(Dataset items)

────────────────────────────────────────

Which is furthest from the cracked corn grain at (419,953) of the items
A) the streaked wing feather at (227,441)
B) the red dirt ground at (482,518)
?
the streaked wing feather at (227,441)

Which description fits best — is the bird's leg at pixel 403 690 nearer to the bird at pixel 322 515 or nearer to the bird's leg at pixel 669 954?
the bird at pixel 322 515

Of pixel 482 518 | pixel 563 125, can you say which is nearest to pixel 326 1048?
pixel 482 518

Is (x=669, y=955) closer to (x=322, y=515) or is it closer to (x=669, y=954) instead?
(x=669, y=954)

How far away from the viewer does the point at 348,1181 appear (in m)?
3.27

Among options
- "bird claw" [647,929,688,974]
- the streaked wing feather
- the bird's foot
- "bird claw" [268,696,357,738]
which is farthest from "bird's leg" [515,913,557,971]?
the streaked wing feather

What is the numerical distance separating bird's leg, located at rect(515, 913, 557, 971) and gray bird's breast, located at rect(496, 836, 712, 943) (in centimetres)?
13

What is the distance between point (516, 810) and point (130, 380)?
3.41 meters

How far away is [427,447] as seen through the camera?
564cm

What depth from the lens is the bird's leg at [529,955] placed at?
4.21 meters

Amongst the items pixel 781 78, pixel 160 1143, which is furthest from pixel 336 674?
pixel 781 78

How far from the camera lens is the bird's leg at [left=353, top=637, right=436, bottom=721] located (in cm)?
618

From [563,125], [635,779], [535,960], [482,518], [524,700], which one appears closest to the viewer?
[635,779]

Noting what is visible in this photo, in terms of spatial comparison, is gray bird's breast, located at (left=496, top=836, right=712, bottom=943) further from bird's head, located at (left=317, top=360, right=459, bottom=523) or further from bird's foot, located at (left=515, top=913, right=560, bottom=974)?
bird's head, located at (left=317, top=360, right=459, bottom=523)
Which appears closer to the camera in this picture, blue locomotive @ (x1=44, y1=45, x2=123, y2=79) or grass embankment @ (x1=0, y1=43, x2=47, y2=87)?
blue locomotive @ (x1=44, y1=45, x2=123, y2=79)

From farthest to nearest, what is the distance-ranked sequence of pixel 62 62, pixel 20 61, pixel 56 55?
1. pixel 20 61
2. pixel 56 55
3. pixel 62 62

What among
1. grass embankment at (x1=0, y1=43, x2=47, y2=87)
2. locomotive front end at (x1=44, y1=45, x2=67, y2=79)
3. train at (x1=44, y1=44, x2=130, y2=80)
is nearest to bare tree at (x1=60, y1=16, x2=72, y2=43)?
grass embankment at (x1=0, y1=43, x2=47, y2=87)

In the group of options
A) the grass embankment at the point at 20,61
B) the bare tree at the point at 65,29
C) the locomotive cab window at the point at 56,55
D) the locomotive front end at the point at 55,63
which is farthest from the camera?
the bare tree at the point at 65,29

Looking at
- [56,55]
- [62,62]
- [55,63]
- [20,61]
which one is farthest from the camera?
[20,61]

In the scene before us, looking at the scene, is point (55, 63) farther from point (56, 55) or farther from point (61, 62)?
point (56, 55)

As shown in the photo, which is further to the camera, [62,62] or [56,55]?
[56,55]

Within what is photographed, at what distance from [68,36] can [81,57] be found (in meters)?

────────────────────────────────────────

### WHAT IS NEEDED
Print out all the entries precisely as written.

### OUTPUT FOR THIS EXERCISE
Which is furthest from the cracked corn grain at (419,953) of the items
A) the streaked wing feather at (227,441)
B) the red dirt ground at (482,518)
?
the streaked wing feather at (227,441)

Which description fits best — is the bird's leg at pixel 403 690 nearer to the bird at pixel 322 515 or nearer to the bird's leg at pixel 669 954?
the bird at pixel 322 515

Of pixel 482 518 | pixel 563 125, can you say which is nearest to pixel 326 1048?
pixel 482 518

Is (x=669, y=955) closer to (x=322, y=515) or is it closer to (x=669, y=954) instead?
(x=669, y=954)

How far away from the viewer does the point at 348,1181 appear (in m)?
3.27

Among options
- "bird claw" [647,929,688,974]
- the streaked wing feather
- the bird's foot
- "bird claw" [268,696,357,738]
which is farthest from "bird's leg" [515,913,557,971]?
the streaked wing feather

What is the numerical distance separating bird's leg, located at rect(515, 913, 557, 971) and gray bird's breast, located at rect(496, 836, 712, 943) (in centimetres)?
13

What is the distance between point (516, 810) and point (130, 380)?
3.41 meters

How far away is [427,447] as seen through the camera?
564cm

What depth from the lens is the bird's leg at [529,955] placed at?
4.21 meters

Amongst the items pixel 781 78, pixel 160 1143, which is furthest from pixel 336 674?
pixel 781 78

How far from the camera lens is the bird's leg at [left=353, top=637, right=436, bottom=721] located (in cm)?
618

From [563,125], [635,779], [535,960], [482,518], [524,700], which one appears closest to the viewer?
[635,779]

Noting what is visible in this photo, in terms of spatial comparison, is gray bird's breast, located at (left=496, top=836, right=712, bottom=943) further from bird's head, located at (left=317, top=360, right=459, bottom=523) or further from bird's foot, located at (left=515, top=913, right=560, bottom=974)?
bird's head, located at (left=317, top=360, right=459, bottom=523)
Which appears closer to the camera in this picture, blue locomotive @ (x1=44, y1=45, x2=123, y2=79) or grass embankment @ (x1=0, y1=43, x2=47, y2=87)?
blue locomotive @ (x1=44, y1=45, x2=123, y2=79)

From farthest to nearest, what is the distance-ranked sequence of pixel 62 62, pixel 20 61, pixel 56 55?
1. pixel 20 61
2. pixel 56 55
3. pixel 62 62

What among
1. grass embankment at (x1=0, y1=43, x2=47, y2=87)
2. locomotive front end at (x1=44, y1=45, x2=67, y2=79)
3. train at (x1=44, y1=44, x2=130, y2=80)
is nearest to bare tree at (x1=60, y1=16, x2=72, y2=43)?
grass embankment at (x1=0, y1=43, x2=47, y2=87)

In the group of options
A) the grass embankment at the point at 20,61
B) the bare tree at the point at 65,29
C) the locomotive cab window at the point at 56,55
D) the locomotive front end at the point at 55,63
which is farthest from the camera?
the bare tree at the point at 65,29

Looking at
- [56,55]
- [62,62]
- [55,63]
- [20,61]
which one is farthest from the camera?
[20,61]

In the scene before us, looking at the scene, is point (55, 63) farther from point (56, 55) or farther from point (61, 62)?
point (56, 55)

As shown in the photo, which is further to the camera, [62,62] or [56,55]?
[56,55]

Within what is photographed, at what distance from [68,36] can [81,57] be found (in meters)?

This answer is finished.